Prezydent Lech Kaczyński ma wątpliwości wobec przyjętej wczoraj przez Sejm nowelizacji ustawy lustracyjnej. Zanim zdecyduje, czy ją podpisać, chciałby "wysłuchać wszystkich argumentów za i przeciw" – mówi w rozmowie z RMF FM senator Zbigniew Romaszewski.

Konrad Piasecki: Gdyby to zależało od pana, to co powinno się stać z nową ustawą lustracyjną?

Zbigniew Romaszewski: Gdyby to zależało ode mnie, to ja bym tą ustawę odrzucił po prostu,

Konrad Piasecki: Zawetował na miejscu prezydenta, czy skierował do Trybunału Konstytucyjnego?

Zbigniew Romaszewski: Bo ja wiem? Skierowanie jej do TK może spowodować to, że z tej ustawy powstanie sito, bo się okaże, że niektóre artykuły są niekonstytucyjne. W efekcie tego może się okazać, że ta ustawa jest zupełnie niespójna. Jeżeli takie sito zrobiłby Trybunał Konstytucyjny, to prezydent wtedy już nic nie może zrobić, tylko musi podpisać to sito. To jest o tyle niebezpieczne.

Konrad Piasecki: Co jest pańskim zdaniem największą słabość tej ustawy, którą przyjął wczoraj Sejm?

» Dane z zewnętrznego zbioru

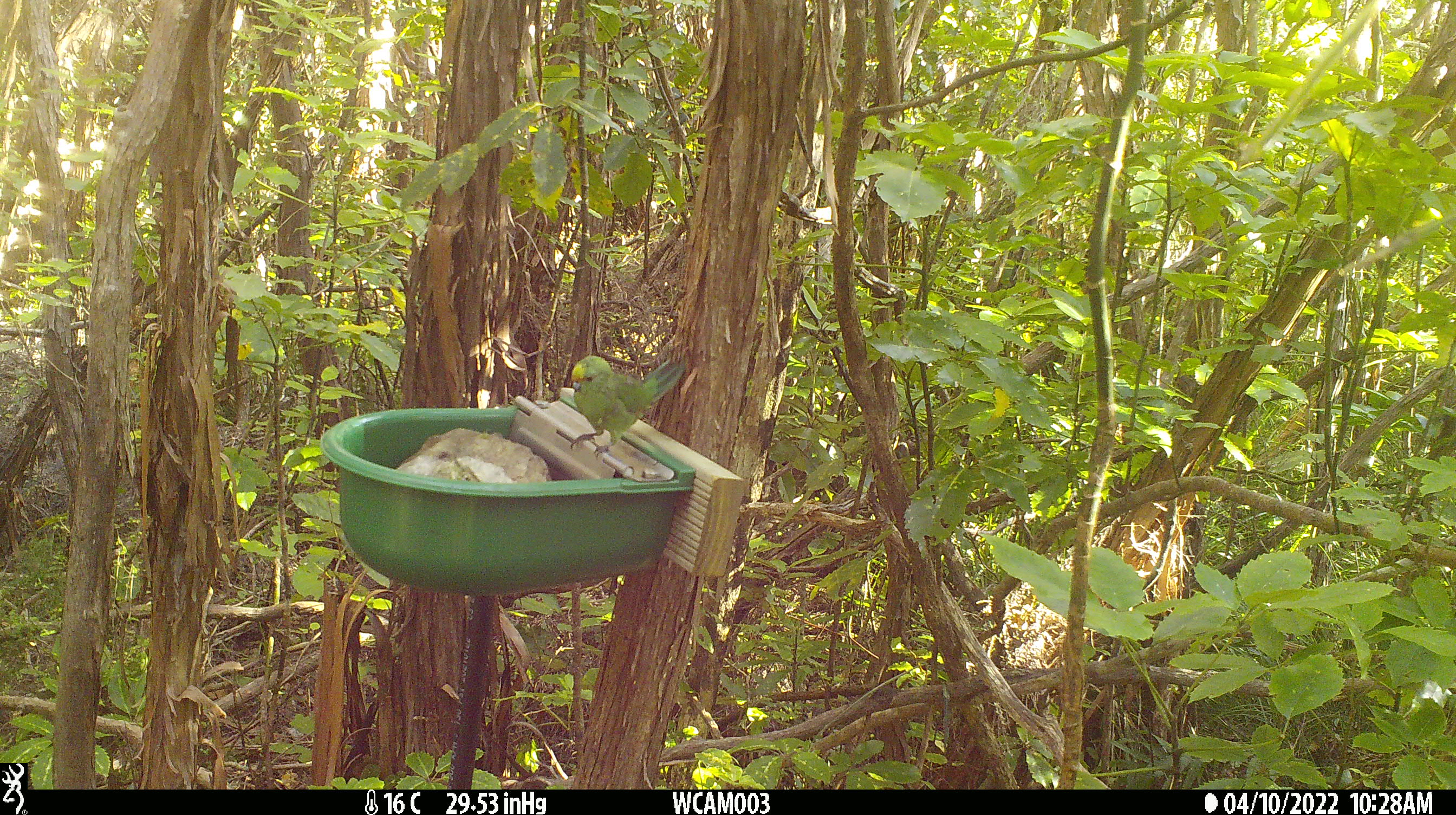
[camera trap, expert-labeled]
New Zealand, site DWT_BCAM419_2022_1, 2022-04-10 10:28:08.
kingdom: Animalia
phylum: Chordata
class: Aves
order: Psittaciformes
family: Psittaculidae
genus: Cyanoramphus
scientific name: Cyanoramphus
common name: parakeet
Parakeet (Cyanoramphus).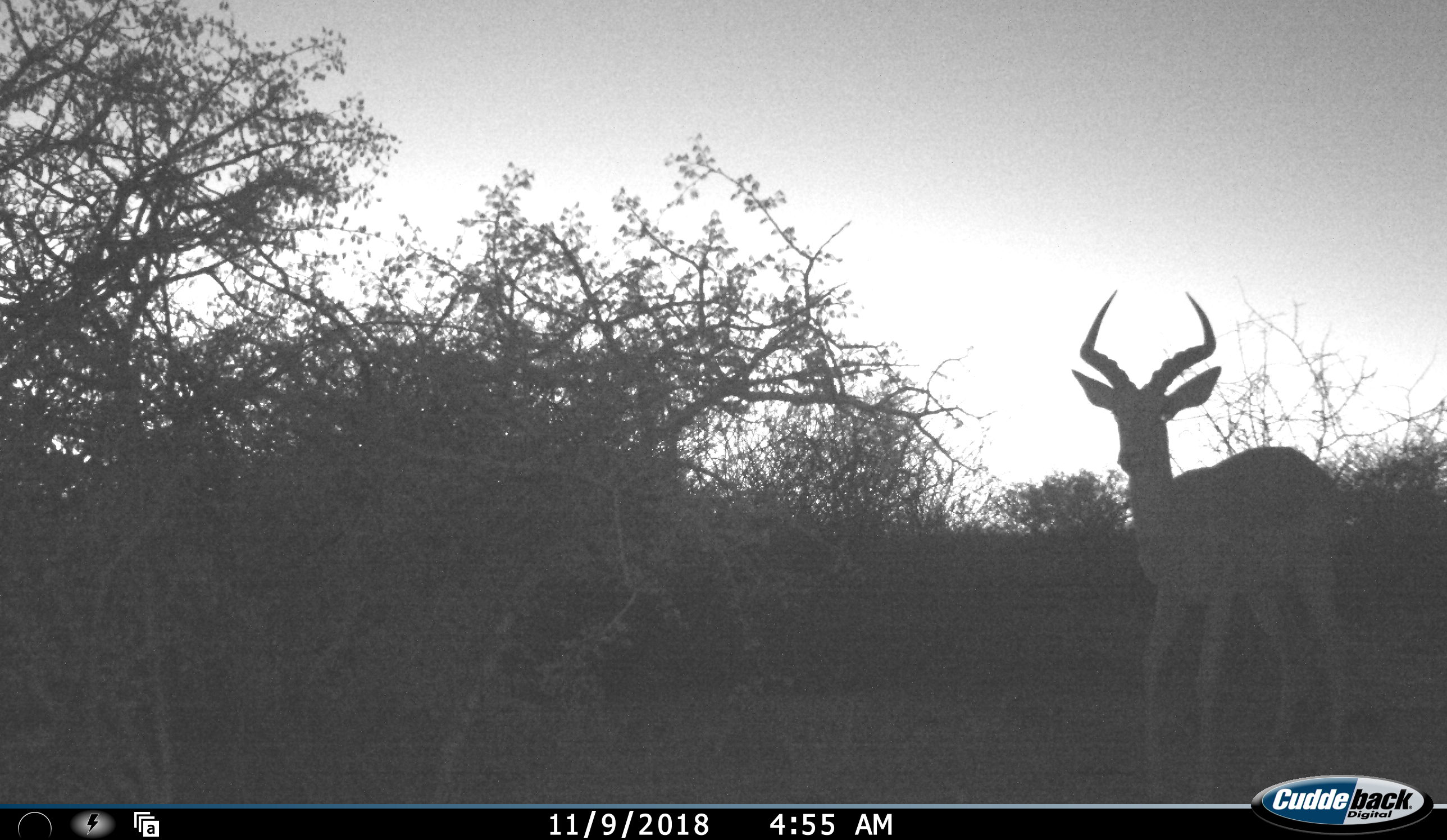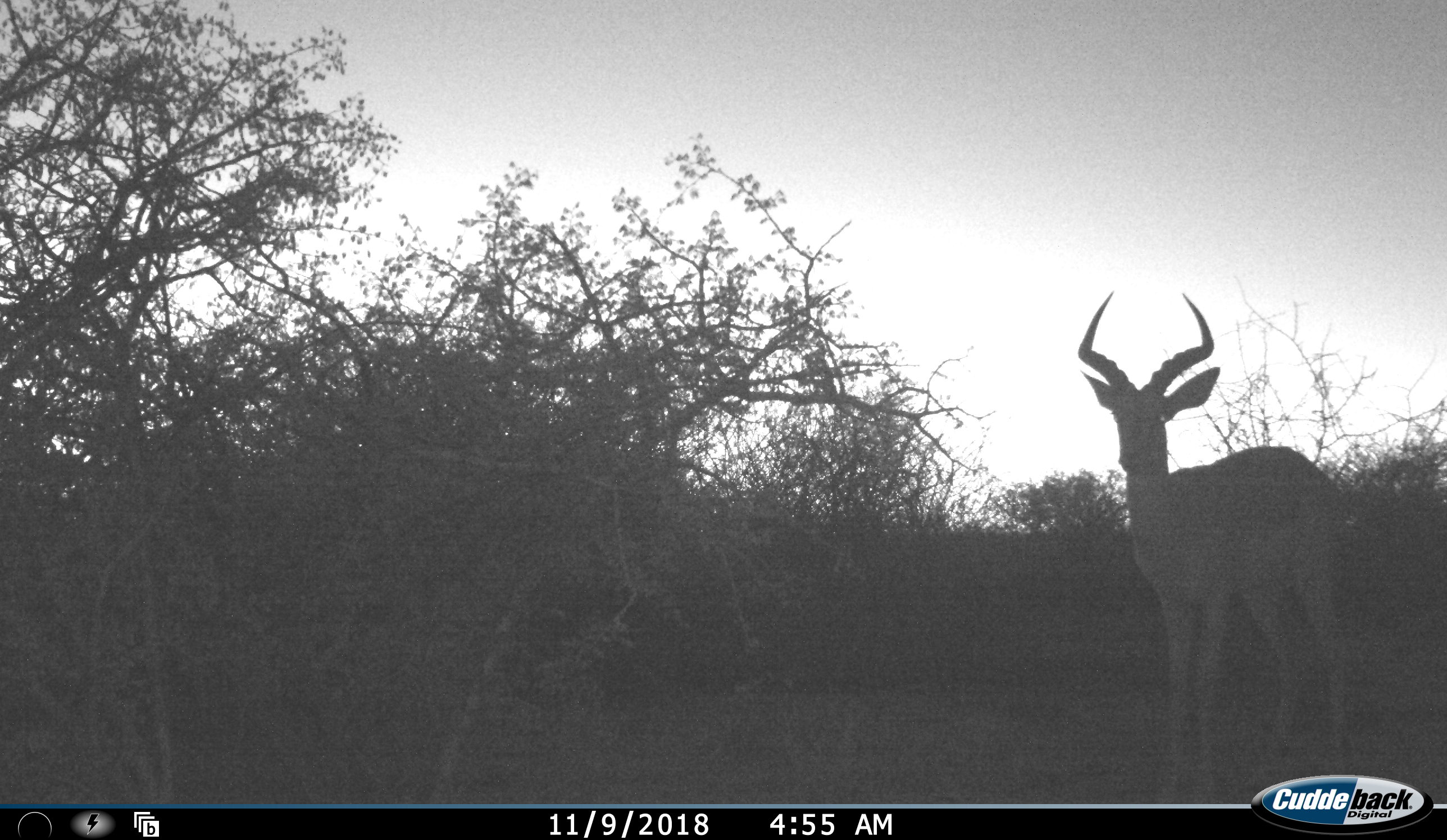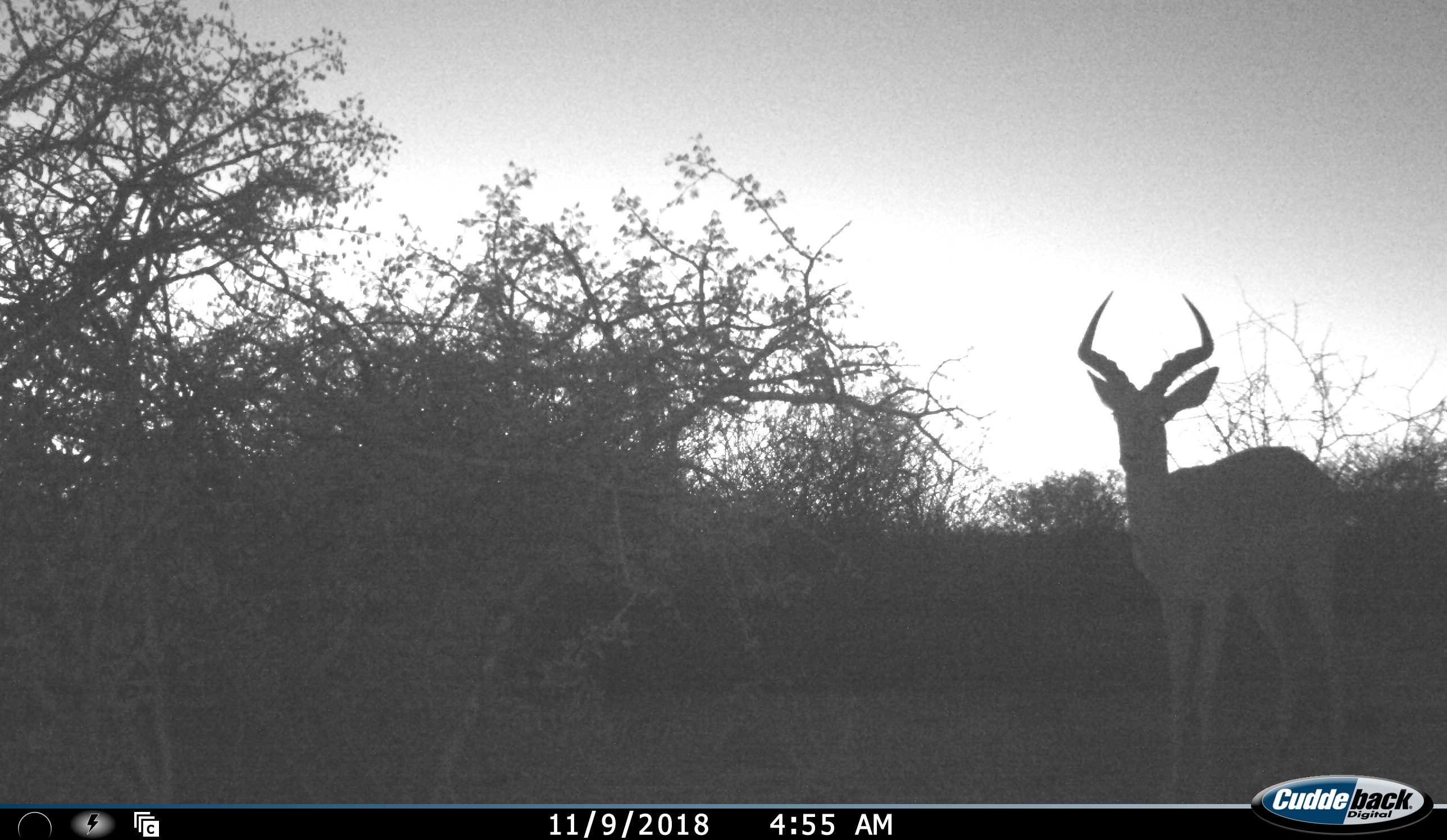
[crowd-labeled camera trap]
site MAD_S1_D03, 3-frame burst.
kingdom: Animalia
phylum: Chordata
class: Mammalia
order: Artiodactyla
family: Bovidae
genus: Aepyceros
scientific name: Aepyceros melampus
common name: impala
Impala (Aepyceros melampus), count 1. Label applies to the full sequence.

Zbigniew Romaszewski: Po pierwsze to jest niewykonalność tej ustawy. Weryfikuje się około 400 tysięcy stanowisk publicznych, przy czym na dodatek nikt nie zadbał o to, żeby te stanowiska dokładnie podliczyć. Wobec tego nie wiadomo ile tego jest. W związku z tym IPN, który jest w stanie wydawać tych zaświadczeń 40-50 tysięcy rocznie, w pewnym momencie powstanie sytuacja, że zostanie zablokowany w gruncie rzeczy ruch kadrowy, bo ludzie nie będą dostawali zaświadczeń. Gdyby ta ustawa weszła w życie dwa tygodnie temu, to nie musielibyśmy w ogóle rozmawiać o skróceniu kadencji parlamentu. Ona nie ma przepisów przejściowych, które by pozwalały ominąć obowiązek składania zaświadczenia. 10 tysięcy osób, które normalnie kandydują w wyborach parlamentarnych miałyby obowiązek złożyć te zaświadczenia, ponieważ termin przy samorozwiązaniu parlamentu jest 45-dniowy do przeprowadzenia wyborów. Powstałaby sytuacja totalnego bałaganu.

Konrad Piasecki: Ale prezes IPN mówił „Jesteśmy w stanie to zrobić. Jesteśmy gotowi. Nasze możliwości kadrowe, techniczne są takie, że jeśli parlament przyjmie taka ustawę, to my ją będziemy wykonywać”.

Zbigniew Romaszewski: Mam nadzieję, że jej nie przyjmie i będą mogli tego nie wykonywać.

Konrad Piasecki: A prezydent już zapytał pana o pańskie zdanie w tej sprawie?

Zbigniew Romaszewski: Nie rozmawiałem z prezydentem na ten temat. Ale moje zdanie jest już tak znane, że prawdopodobnie miał już okazję się z nim zapoznać.

Konrad Piasecki: Jeśli pan stanie przed prezydentem, jeśli poprosi pana o radę, będzie pan radził „weto”?

Zbigniew Romaszewski: Zdecydowanie będę radził weto. Wydaje mi się, że rzeczywiście, znając te problemy jakie ustawa stwarza, jesteśmy w stanie w dosyć szybkim czasie napisać dobrą ustawę.

Konrad Piasecki: W szybkim, czyli jakim?

Zbigniew Romaszewski: Do końca roku ona byłaby już przyjęta przez parlament. To jest kwestia miesiąca, półtora żeby taka ustawę w tej chwili przygotować.

Konrad Piasecki: Pan dobrze zna prezydenta. Jak pan mysi co zrobi?

Zbigniew Romaszewski: Myślę, że prezydent ma bardzo poważne wątpliwości dotyczące samej ustawy. Jest oczywiście problem pewnych konsekwencji politycznych, których ja nie jestem w stanie ocenić.

Konrad Piasecki: Dziękuję bardzo za rozmowę.